Concluída essa etapa, o resto da produção é idêntico ao feito com vinhos: é possível escolher o material dos barris, o engarrafamento e os demais detalhes. "Quanto mais limpo, bem trabalhado e higiênico, melhor o resultado que o produtor vai obter", acrescenta o sommelier Arrebola.

O açaí tinto tem teor alcoólico que varia entre 9% a 12%. A depender da quantidade de açúcar e água adicionados pode ser mais ou menos seco.

Açaí tinto da Florisa, no mercado desde 2020 (Florisa/ Divulgação)

E tem mercado?

Hoje a Flor de Samaúma trabalha com quatro rótulos diferentes de vinho de açaí. Já a Florisa comercializa dois e também trabalha com um licor da bebida, feito com destilado de cana-de-açúcar e cumaru, a baunilha amazônica. O preço varia entre R$ 78 e R$ 115 por garrafa.
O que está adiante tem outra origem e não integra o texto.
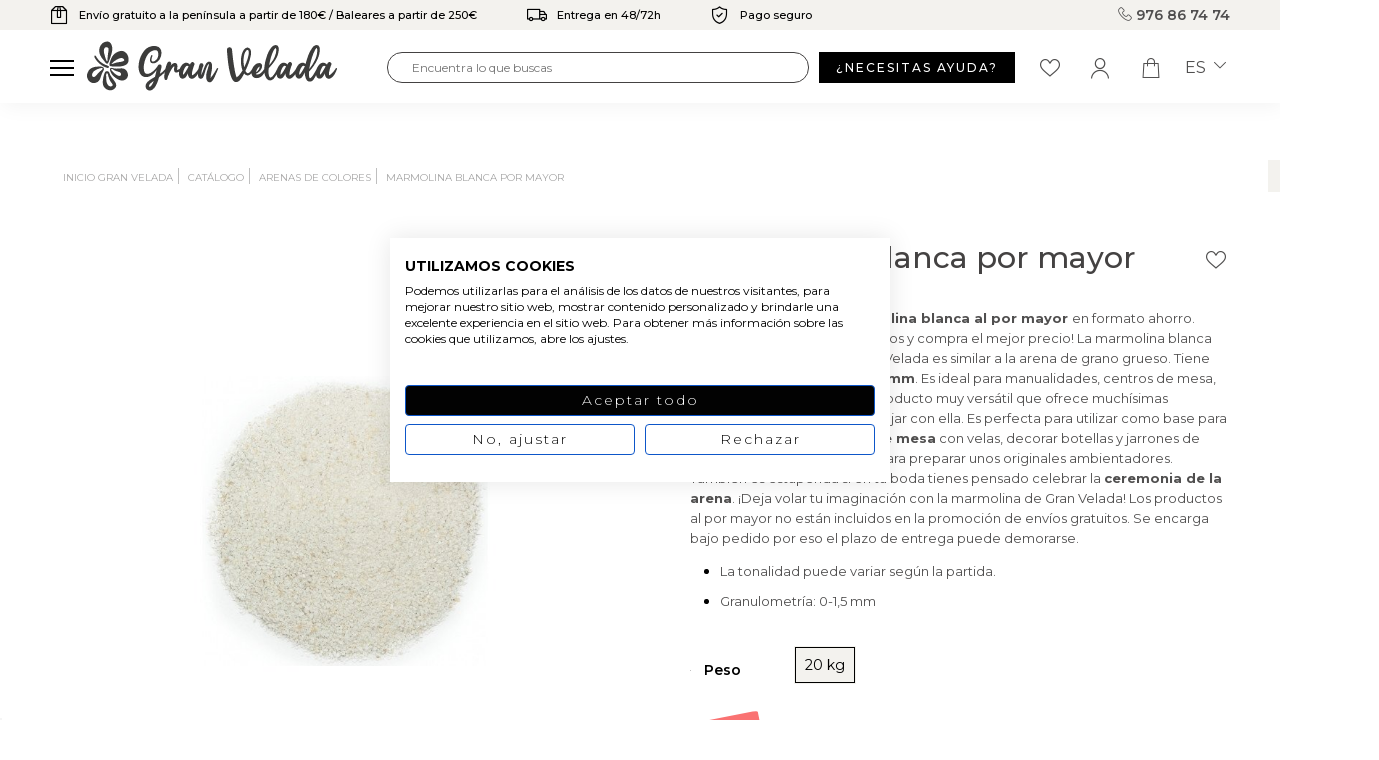

--- FILE ---
content_type: text/html; charset=utf-8
request_url: https://granvelada.com/es/module/cdc_googletagmanager/async?action=user
body_size: 553
content:
{"pageCategory":null,"event":null,"ecommerce":{"currency":"EUR"},"userLogged":0,"userId":"guest_447640"}

--- FILE ---
content_type: text/html; charset=utf-8
request_url: https://www.google.com/recaptcha/api2/aframe
body_size: 119
content:
<!DOCTYPE HTML><html><head><meta http-equiv="content-type" content="text/html; charset=UTF-8"></head><body><script nonce="mXhgtefiQ_wdMxj1u8k57Q">/** Anti-fraud and anti-abuse applications only. See google.com/recaptcha */ try{var clients={'sodar':'https://pagead2.googlesyndication.com/pagead/sodar?'};window.addEventListener("message",function(a){try{if(a.source===window.parent){var b=JSON.parse(a.data);var c=clients[b['id']];if(c){var d=document.createElement('img');d.src=c+b['params']+'&rc='+(localStorage.getItem("rc::a")?sessionStorage.getItem("rc::b"):"");window.document.body.appendChild(d);sessionStorage.setItem("rc::e",parseInt(sessionStorage.getItem("rc::e")||0)+1);localStorage.setItem("rc::h",'1769059177228');}}}catch(b){}});window.parent.postMessage("_grecaptcha_ready", "*");}catch(b){}</script></body></html>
Para ambos os produtores, o mercado que ainda é enxuto para uma bebida que ainda engatinha na Amazônia e fora dela ganhou uma nova abertura na COP30. As duas "açainículas" trabalham com uma margem pequena ao ano, mais voltada para valorização do uso do açaí amazônico, suas inúmeras possibilidades e capacidade de fortalecimento da economia local.

Christianne Rosas, que representa e distribui os vinhos da Florisa no Pará, vê na escolha de Lula uma valorização amazônica importante para o desenvolvimento econômico da região. "Com a escolha do presidente para a COP, há mais visibilidade para os projetos de pequenos produtores. Ninguém vem do seu país para beber seus próprios vinhos no meio da Amazônia, as pessoas vêm para cá para ter experiências próprias daqui, com a gastronomia e cultura locais", diz ela.

No teste da Embrapa, 56% dos consumidores expressaram que possivelmente ou certamente comprariam o produto. 

"É um produto novo no mercado, ainda em desenvolvimento de marca e consolidação no mundo da gastronomia", explica Lucas Azulay, empresário, enólogo e gerente comercial na Azulay Vinhos, que trabalhou com garrafas da Florisa em alguns eventos da COP30. "Mas chegou forte na COP e com boas perspectivas para o futuro."

A distribuição, por ora, é feita com foco principal em bares e restaurantes locais. Algumas garrafas acabam chegando a outros estados do Brasil, mas ainda circulam mais no campo da curiosidade do que na apreciação como bebida alcoólica de grande prestígio. Espaço para crescimento, ainda mais após a COP, há de sobra.